It’s difficult to pinpoint exactly what President Donald J. Trump intends to do in fixing this country’s immigration system. During his successful presidential campaign, the New York billionaire backed massive deportation of the estimated 11 million undocumented residents, and bring the Deferred Action for Childhood Arrivals (DACA) program to an end for about 800,000 beneficiaries.
Then, Trump expresses sympathy for the Dreamers (who have paid about $2 billion in taxes since the program was established through executive action by President Barack Obama).
In a January interview with ABC News, Trump said they “shouldn’t be very worried.”
“I do have a big heart. We’re going to take care of everybody,” Trump said. “We’re going to have a very strong border. We’re going to have a very solid border. Where you have great people that are here that have done a good job, they should be far less worried.”
Then, earlier this month, Trump yanked out the carpet from underneath the DACA recipients – of which about 223,000 live in California – by declaring an end to the program and asking Congress to find a solution in six months.
But, he argued that DACA recipients have “nothing to worry about.”
Last Wednesday, Democratic leaders announced a major breakthrough after having dinner with the president at the White House. The news that Trump had agreed to provide a pathway to citizenship for the Dreamers in return for Democratic support of beefed-up border security signaled a major breakthrough.
“We all agreed on a framework: Pass DACA protections and additional security measures, excluding the wall. We agreed that the president would support enshrining the DACA protections into law,” Senate Democratic Leader Chuck Schumer said on the Senate floor the next day.
Then, Trump denied a decision had been reached.
“No deal was made last night on DACA. Massive border security would have to be agreed to in exchange for consent. Would be subject to vote,” he tweeted.
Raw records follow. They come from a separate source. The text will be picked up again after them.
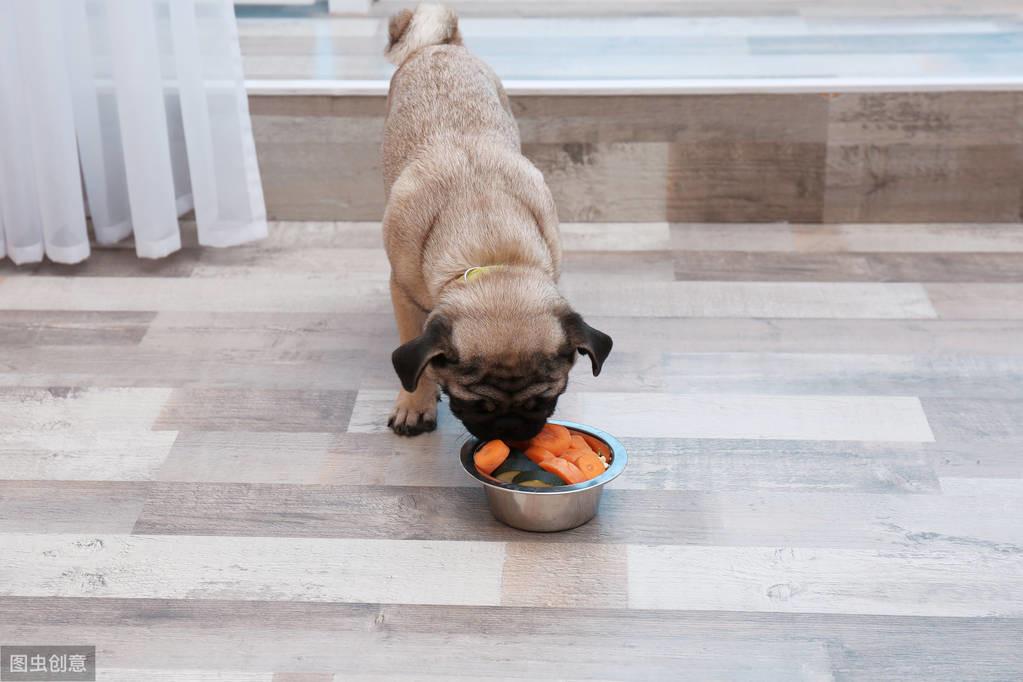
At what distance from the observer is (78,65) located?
14.3 ft

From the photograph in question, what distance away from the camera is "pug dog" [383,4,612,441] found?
2742mm

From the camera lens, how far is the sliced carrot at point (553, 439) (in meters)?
2.92

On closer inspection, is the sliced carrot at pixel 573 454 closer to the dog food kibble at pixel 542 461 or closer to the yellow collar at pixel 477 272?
the dog food kibble at pixel 542 461

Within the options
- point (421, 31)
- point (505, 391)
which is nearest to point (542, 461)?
point (505, 391)

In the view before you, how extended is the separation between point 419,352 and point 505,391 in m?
0.24

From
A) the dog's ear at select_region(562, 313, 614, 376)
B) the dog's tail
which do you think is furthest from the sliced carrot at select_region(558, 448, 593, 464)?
the dog's tail

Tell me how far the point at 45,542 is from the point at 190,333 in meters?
1.22

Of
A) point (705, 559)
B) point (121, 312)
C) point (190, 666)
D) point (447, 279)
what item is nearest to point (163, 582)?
point (190, 666)

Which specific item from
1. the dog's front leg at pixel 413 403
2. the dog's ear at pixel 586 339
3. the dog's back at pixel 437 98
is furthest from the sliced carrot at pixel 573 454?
the dog's back at pixel 437 98

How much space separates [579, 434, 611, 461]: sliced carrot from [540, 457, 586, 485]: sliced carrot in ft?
0.47

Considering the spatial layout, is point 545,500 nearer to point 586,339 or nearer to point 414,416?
point 586,339

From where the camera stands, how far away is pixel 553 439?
116 inches

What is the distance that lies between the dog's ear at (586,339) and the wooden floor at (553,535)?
0.49 meters

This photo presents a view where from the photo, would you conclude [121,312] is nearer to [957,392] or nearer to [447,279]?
[447,279]
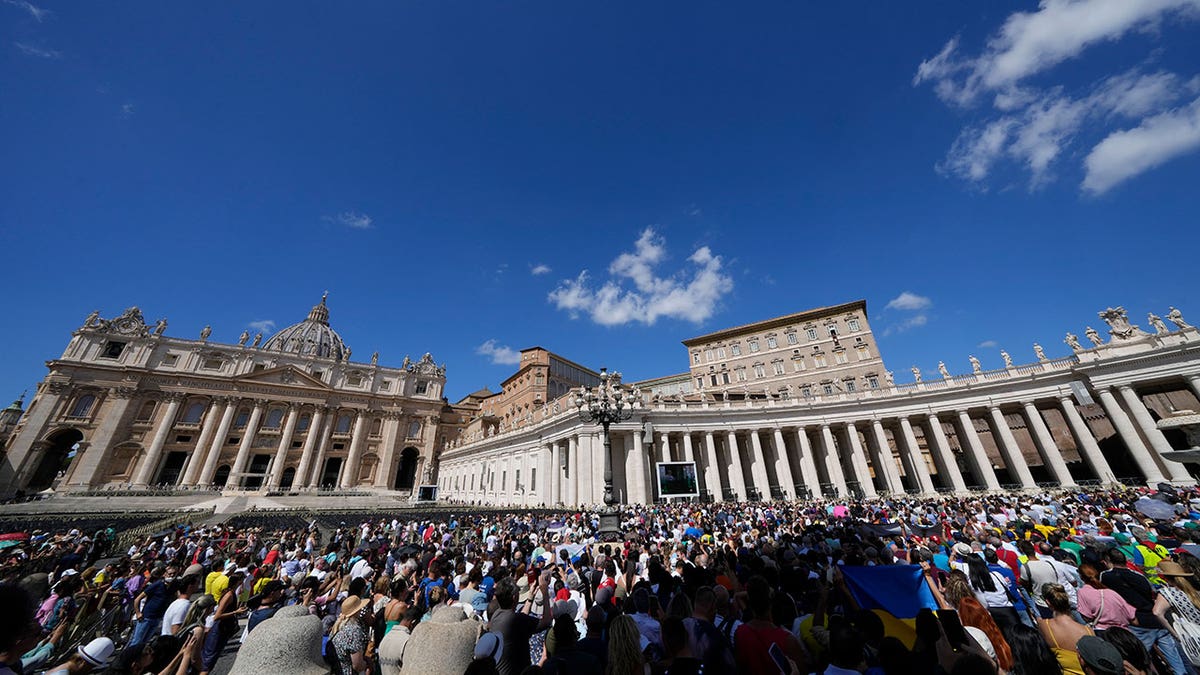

So, what are we to believe?
Trump the toughest man this side of Arizona Sheriff Joe Arpaio on deportation?
Or, Trump the No. 1 supporter of Dreamers?
Arizona Congressman Rubén Gallego isn’t sure.
“No, I don’t think the president actually understands what he’s saying half the time, so I’m afraid if he struck a deal with them that he’ll go back on his word at any time,” Gallego said last week. “I’m always skeptical when dealing with Donald Trump.”
Trump needs to state unequivocably his position on DACA. As he discovered last Thursday morning, Republican immigration hardliners are not happy with Schumer’s version of the talk with Trump.
This country has hemmed and hawed far too long on immigration reform. That can has been kicked down the road so often that one more kick of a rusted container will go up in a poof of dust.
Polls show overwhelming support for Dreamers. This shouldn’t be a political issue. Not when 800,000 people (of which 78 percent are undocumented from México) need straight answers.
It’s time the president realize that actions speak louder than words.